**Activity**
From the first line to the last, restate the data word for word.
· · · · · · ·
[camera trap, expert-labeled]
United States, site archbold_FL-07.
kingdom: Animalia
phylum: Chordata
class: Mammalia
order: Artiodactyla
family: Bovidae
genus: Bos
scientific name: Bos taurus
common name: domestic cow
· · · · · · ·
**The answer**
[camera trap, expert-labeled]
United States, site archbold_FL-07.
kingdom: Animalia
phylum: Chordata
class: Mammalia
order: Artiodactyla
family: Bovidae
genus: Bos
scientific name: Bos taurus
common name: domestic cow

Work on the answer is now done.